Aplicação da leitura:
A. Liste todos os atores indicados no texto de apoio.
B. Diga se cada afirmação concorda com o texto de apoio e cite as palavras exatas que decidem: (i) O professor entrega um giz a cada aluno. (ii) Bianca não gosta da ideia de ir para o chão. (iii) O professor explica a atividade antes de os alunos desenharem.
C. Responda com base no texto de apoio:
(i) Onde acontece a aula?
(ii) O que o professor pede a todos os alunos no início da aula?
(iii) O que os alunos devem fazer quando o professor der um sinal?

Texto de apoio:
==================================================

Atores: Bianca, Jefferson, professor de educação física e demais alunos da 2ª série

B

Cenário: Aula na quadra com os alunos desenhando no chão e se movimentando.

Enredo : O professor inicia a aula pedindo para todos os alunos se sentarem, e

pergunta para Bianca se teria algum problema se ela saísse da cadeira e fosse para

o chão. A aluna gosta da idéia e vai para o chão. O professor entrega um giz na mão

de cada aluno e pede para que os alunos façam um desenho no chão e fiquem em

cima do desenho.

O professor aguarda até que todos terminem seu desenho. Neste momento

Bianca está bem à vontade fazendo seu desenho e logo após o término, o professor

explica como vai funcionar a atividade. Explica que todos devem se movimentar e

quando ele der um sinal devem voltar para o seu desenho.

==================================================

Seção de dados:
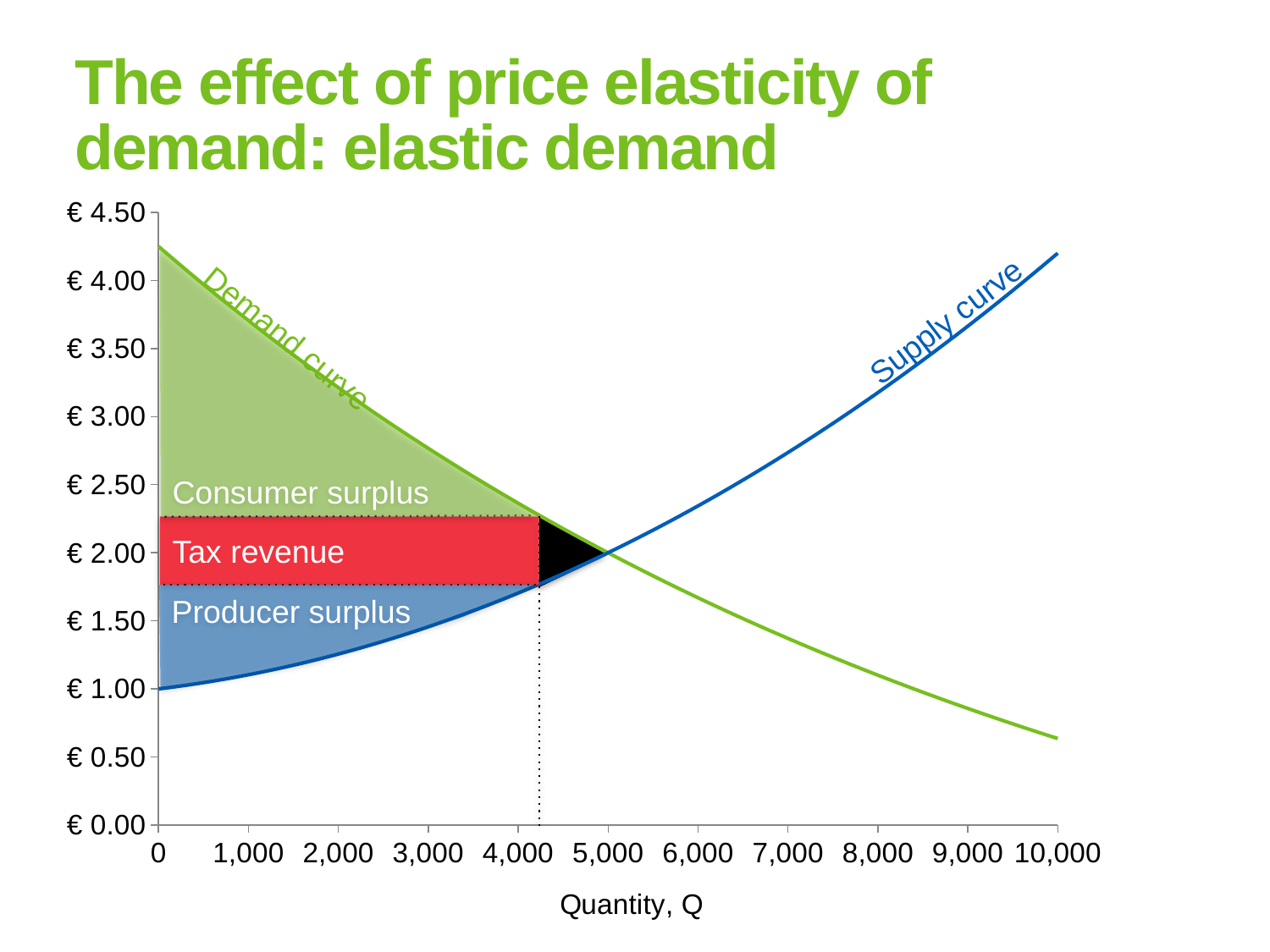
What kind of chart is shown on the slide? line chart Does the demand curve rise or fall as quantity increases? fall Is the price on the demand curve at a quantity of 10,000 greater or less than € 1.00? less How many curves are labelled on the chart? 2 What is the price on the supply curve at a quantity of 0? € 1.00 What is the label of the x axis? Quantity, Q At a quantity of 8,000, which curve shows the higher price, the demand curve or the supply curve? Supply curve Is the quantity at which the demand and supply curves intersect greater or less than 6,000? less At a quantity of 2,000, which curve shows the higher price, the demand curve or the supply curve? Demand curve Does the supply curve rise or fall as quantity increases? rise Is the price on the demand curve at a quantity of 0 greater or less than € 4.00? greater What is the label of the red shaded area? Tax revenue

==================================================

Respostas por tarefa:
A. Bianca; Jefferson; professor de educação física; demais alunos da 2ª série.

B.
(i) Sim: "O professor entrega um giz na mão de cada aluno"
(ii) Não: "A aluna gosta da idéia e vai para o chão."
(iii) Não: "logo após o término, o professor explica como vai funcionar a atividade"

C.
(i) Na quadra.
(ii) Que se sentem.
(iii) Voltar para o seu desenho.